Une adresse à noter
pour une halte chez trois familles de Budapest chamboulées par la guerre, et poursuivies par le fantôme d'un des leurs, bien après que les armes se soient tues.
Balint, Irèn, Blanka et Henriette sont les enfants qui vont grandir ensemble puisque leurs parents sont voisins et que leurs jardins communiquent. Les trois filles sont toutes amoureuses de Balint, mais un lien particulier se nouera entre ce dernier et Irèn, les menant jusqu'aux fiancailles.
La fête sera interrompue par l'arrestation des parents d'Henriette. A partir de ce jour, un enchaînement de faits guidés par les sentiments des uns et des autres, conduira les membres de ces familles au bord du gouffre, et Henriette verra sa vie s'achever alors qu'elle n'a que seize ans.
"1952, pensa Henriette en accompagnant Balint, et elle hésita un instant à rester près de Blanka dont elle ne pouvait comprendre ni la démarche, ni l'attitude. Je ne comprends pas un mot de tout cela. Que vous faites-vous l'un à l'autre ? Qu'est-ce que cela signifie ? Si j'étais en vie, j'aurais vingt-quatre ans à présent."
Mélange de voix, celles des vivants et des morts, pour nous narrer ce drame et les conséquences du silence qui l'entoura. Conséquences qui se déploieront par capillarité sur chacun, petites rigoles serpentant dans la vie à venir, se transformant parfois en lames de fond au gré des événements et des émotions.
C'est un livre magnifique qui m'a tenu éveillée jusqu'à une heure avancée de la nuit.

━━━━━━━━━━━━━━━━━━━━━━━━━━━━━━

■ Consignes ■
• a. Indiquez si chacune des affirmations suivantes concorde avec l'extrait, en répondant par oui ou par non et en citant mot pour mot le passage qui tranche. (i) Les enfants grandissent ensemble parce que leurs parents sont voisins. (ii) Henriette meurt à vingt-quatre ans. (iii) La fête est interrompue par l'arrestation des parents d'Henriette.
• b. Recopiez tel quel le passage de l'extrait qui commence par les mots contenant « Mélange de voix, celles » et se termine par « et des émotions. ».
Les enregistrements n'ont aucun rapport avec l'extrait.

■ Données fournies ■
━━━━━━━━━━━━━━━━━━━━━━━━━━━━━━

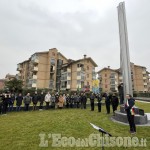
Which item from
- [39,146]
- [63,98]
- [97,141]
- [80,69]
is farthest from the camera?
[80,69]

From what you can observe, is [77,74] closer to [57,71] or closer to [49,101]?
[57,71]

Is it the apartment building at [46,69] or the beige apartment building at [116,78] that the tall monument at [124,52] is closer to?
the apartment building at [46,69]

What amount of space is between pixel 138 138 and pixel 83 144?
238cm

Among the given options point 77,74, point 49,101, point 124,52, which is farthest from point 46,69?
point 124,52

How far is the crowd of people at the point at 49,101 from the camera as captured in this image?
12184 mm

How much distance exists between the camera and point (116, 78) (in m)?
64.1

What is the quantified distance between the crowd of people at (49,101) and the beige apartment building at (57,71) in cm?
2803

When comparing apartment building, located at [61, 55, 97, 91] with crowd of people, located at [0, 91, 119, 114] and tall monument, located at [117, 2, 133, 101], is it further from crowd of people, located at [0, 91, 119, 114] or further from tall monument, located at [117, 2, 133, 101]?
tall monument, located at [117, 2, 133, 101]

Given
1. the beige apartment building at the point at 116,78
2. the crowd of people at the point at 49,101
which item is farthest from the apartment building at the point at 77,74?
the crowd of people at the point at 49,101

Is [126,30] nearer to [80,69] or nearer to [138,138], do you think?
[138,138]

━━━━━━━━━━━━━━━━━━━━━━━━━━━━━━

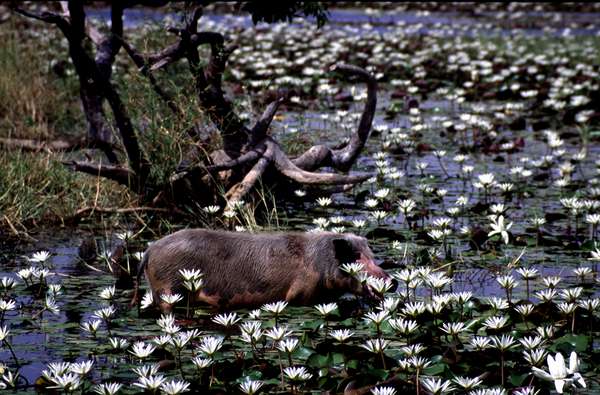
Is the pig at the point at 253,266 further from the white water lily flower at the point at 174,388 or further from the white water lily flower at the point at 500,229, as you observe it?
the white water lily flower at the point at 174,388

━━━━━━━━━━━━━━━━━━━━━━━━━━━━━━

■ Réponses rédigées ■
• a.
(i) Oui : « sont les enfants qui vont grandir ensemble puisque leurs parents sont voisins »
(ii) Non : « Henriette verra sa vie s'achever alors qu'elle n'a que seize ans »
(iii) Oui : « La fête sera interrompue par l'arrestation des parents d'Henriette »

• b.
Mélange de voix, celles des vivants et des morts, pour nous narrer ce drame et les conséquences du silence qui l'entoura. Conséquences qui se déploieront par capillarité sur chacun, petites rigoles serpentant dans la vie à venir, se transformant parfois en lames de fond au gré des événements et des émotions.